▸ **Provided text**

San Francisco voters in November 2022 approved Proposition L, the Sales Tax for Transportation Projects measure that will direct $2.6 billion in half-cent sales tax funds over 30 years to help deliver safer, smoother streets, more reliable transit, continue paratransit services for seniors and persons with disabilities, reduce congestion, and improve air quality.
Proposition L, which does not raise the city’s sales tax level, required two-thirds majority approval and expenditures will be administered by the San Francisco County Transportation Authority.
What is in the Transportation Expenditure Plan?
The 2022 Transportation Expenditure Plan will help deliver safer, smoother streets and more reliable transit; support paratransit services for seniors and persons with disabilities; reduce congestion; and improve air quality.
The Transportation Expenditure Plan includes funding for:
- Neighborhood-level investments such as crosswalks, traffic calming, new and upgraded traffic signals, bicycle lanes, and Safe Routes to School programs.
- Citywide improvements like electrifying Muni’s bus fleet, transit signal priority, maintaining buses and trains so they operate safely and reliably, and increasing capacity on both Muni and BART to reduce crowding
- Implementing improvements identified in community-based plans across the city and particularly in Equity Priority Communities
- Major projects like the Downtown Caltrain Extension, bringing Caltrain to the Salesforce Transit Center
In total, the Transportation Expenditure Plan invests approximately $2.6 billion over 30 years in the following areas:
2022 Transportation Expenditure Plan
$2.6 billion (2020 dollars) in sales tax revenues over 30 years*
* Includes both Priority 1 (conservative forecast) and Priority 2 (more optimistic) revenues.

▸ **Task instructions**
A - From the Proposition L text, retype the passage from "Proposition L, which" up to and including "to School programs.".
B - Answer these from the Proposition L text:
(i) What level of majority approval did Proposition L require?
(ii) Which agency will administer the expenditures?
(iii) Which major project will bring Caltrain to the Salesforce Transit Center?

[Source data]
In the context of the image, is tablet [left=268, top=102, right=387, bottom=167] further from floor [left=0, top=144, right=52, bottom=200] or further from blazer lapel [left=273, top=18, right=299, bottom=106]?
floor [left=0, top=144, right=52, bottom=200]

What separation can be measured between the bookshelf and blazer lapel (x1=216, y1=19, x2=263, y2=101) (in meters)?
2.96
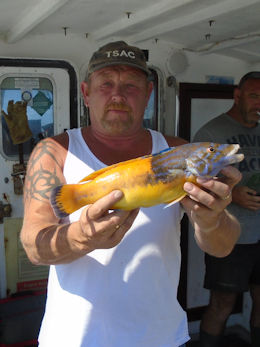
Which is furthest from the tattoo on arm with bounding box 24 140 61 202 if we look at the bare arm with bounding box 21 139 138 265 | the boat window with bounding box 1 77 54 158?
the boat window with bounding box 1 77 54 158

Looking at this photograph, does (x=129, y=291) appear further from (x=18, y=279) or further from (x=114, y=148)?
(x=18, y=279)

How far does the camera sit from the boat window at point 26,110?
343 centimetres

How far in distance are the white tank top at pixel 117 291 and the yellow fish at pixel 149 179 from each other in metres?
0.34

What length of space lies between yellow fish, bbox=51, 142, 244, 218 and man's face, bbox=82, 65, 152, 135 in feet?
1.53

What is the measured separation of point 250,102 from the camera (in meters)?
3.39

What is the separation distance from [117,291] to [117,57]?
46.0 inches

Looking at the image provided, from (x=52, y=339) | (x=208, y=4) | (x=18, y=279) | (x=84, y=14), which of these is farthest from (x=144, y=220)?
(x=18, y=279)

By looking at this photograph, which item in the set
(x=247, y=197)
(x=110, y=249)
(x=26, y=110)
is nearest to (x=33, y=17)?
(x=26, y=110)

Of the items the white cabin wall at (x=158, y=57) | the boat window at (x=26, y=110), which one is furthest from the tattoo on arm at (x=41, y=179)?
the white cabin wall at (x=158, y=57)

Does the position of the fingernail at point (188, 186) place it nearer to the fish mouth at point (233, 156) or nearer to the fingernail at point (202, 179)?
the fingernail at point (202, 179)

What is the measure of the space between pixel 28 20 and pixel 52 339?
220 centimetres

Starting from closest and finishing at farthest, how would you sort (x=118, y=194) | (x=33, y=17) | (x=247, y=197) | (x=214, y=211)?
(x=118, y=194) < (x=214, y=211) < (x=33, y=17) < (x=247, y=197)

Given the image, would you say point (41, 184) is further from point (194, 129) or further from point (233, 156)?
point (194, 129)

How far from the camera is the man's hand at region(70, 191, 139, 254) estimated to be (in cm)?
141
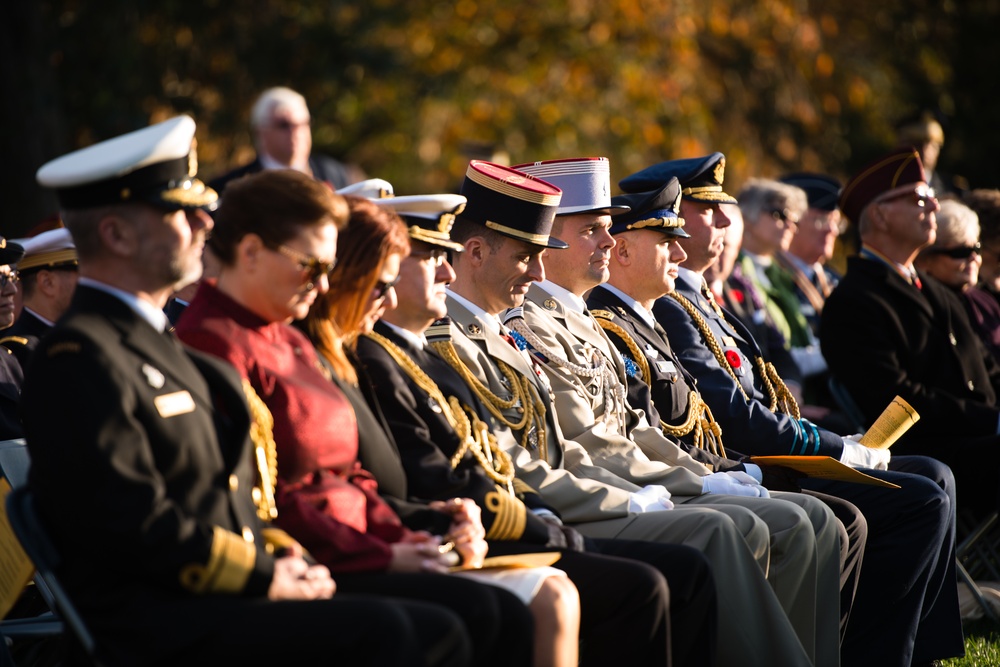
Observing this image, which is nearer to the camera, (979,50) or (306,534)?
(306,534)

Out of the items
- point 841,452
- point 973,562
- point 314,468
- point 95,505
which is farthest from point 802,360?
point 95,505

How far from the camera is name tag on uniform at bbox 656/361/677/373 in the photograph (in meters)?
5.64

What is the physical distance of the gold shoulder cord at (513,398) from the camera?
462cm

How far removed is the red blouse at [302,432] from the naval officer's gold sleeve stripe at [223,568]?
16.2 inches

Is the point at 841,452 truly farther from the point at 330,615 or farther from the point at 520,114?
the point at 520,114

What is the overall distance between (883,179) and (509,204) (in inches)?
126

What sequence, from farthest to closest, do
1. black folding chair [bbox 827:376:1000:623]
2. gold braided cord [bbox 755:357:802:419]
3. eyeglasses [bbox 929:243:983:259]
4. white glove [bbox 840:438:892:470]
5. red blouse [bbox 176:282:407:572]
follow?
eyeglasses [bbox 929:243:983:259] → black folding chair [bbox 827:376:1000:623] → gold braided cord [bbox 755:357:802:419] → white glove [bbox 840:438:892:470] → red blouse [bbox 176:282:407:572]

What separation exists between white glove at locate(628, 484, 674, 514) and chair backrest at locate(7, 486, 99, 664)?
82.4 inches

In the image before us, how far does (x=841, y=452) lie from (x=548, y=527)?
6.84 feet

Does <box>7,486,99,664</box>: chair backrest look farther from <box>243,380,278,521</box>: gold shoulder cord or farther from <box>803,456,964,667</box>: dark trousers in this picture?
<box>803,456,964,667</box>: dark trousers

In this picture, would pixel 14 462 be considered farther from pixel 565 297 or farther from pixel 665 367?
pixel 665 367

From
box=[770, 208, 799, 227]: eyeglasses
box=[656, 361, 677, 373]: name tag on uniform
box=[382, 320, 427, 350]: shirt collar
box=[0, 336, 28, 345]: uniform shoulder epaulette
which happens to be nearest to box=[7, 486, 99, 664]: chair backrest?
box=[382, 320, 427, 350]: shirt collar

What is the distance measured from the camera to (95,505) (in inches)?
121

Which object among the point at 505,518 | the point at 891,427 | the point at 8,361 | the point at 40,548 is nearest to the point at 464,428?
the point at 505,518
* * *
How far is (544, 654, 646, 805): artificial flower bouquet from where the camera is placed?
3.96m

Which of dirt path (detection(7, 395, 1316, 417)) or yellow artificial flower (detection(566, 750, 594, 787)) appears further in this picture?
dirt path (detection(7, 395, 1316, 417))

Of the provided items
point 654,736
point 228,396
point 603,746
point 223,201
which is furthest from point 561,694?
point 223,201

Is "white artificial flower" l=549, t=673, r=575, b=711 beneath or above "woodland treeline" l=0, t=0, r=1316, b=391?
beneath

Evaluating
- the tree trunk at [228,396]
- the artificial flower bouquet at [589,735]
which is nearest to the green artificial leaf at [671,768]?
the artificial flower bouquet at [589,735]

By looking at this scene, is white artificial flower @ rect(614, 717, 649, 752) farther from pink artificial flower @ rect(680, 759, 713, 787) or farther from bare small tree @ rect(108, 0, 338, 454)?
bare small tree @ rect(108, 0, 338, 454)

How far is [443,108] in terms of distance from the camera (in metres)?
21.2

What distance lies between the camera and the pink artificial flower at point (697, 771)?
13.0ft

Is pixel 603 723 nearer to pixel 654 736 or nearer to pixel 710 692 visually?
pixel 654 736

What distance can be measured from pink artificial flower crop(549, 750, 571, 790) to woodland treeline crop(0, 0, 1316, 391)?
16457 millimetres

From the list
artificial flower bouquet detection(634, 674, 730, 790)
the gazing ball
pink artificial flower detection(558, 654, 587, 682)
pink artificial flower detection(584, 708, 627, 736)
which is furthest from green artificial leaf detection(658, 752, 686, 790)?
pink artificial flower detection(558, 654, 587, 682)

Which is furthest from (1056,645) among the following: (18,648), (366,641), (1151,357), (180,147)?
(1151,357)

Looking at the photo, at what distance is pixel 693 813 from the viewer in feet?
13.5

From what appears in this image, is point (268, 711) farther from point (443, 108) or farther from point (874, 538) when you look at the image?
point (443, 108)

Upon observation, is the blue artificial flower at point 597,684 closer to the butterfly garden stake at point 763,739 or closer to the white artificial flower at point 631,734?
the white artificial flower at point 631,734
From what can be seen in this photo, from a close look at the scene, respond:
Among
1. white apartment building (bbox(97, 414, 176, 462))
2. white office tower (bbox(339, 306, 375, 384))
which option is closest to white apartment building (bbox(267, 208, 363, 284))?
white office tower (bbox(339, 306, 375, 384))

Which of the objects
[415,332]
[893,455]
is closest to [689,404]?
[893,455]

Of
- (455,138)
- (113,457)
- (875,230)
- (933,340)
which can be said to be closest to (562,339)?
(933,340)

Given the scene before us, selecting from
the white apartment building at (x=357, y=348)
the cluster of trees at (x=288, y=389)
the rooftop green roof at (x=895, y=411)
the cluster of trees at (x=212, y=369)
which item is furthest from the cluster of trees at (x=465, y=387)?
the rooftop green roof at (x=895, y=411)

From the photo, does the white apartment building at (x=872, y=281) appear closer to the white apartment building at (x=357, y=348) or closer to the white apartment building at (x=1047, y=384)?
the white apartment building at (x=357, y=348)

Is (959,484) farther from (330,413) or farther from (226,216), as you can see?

▸ **Written responses**
A -
Proposition L, which does not raise the city’s sales tax level, required two-thirds majority approval and expenditures will be administered by the San Francisco County Transportation Authority.
What is in the Transportation Expenditure Plan?
The 2022 Transportation Expenditure Plan will help deliver safer, smoother streets and more reliable transit; support paratransit services for seniors and persons with disabilities; reduce congestion; and improve air quality.
The Transportation Expenditure Plan includes funding for:
- Neighborhood-level investments such as crosswalks, traffic calming, new and upgraded traffic signals, bicycle lanes, and Safe Routes to School programs.

B -
(i) A two-thirds majority
(ii) The San Francisco County Transportation Authority
(iii) The Downtown Caltrain Extension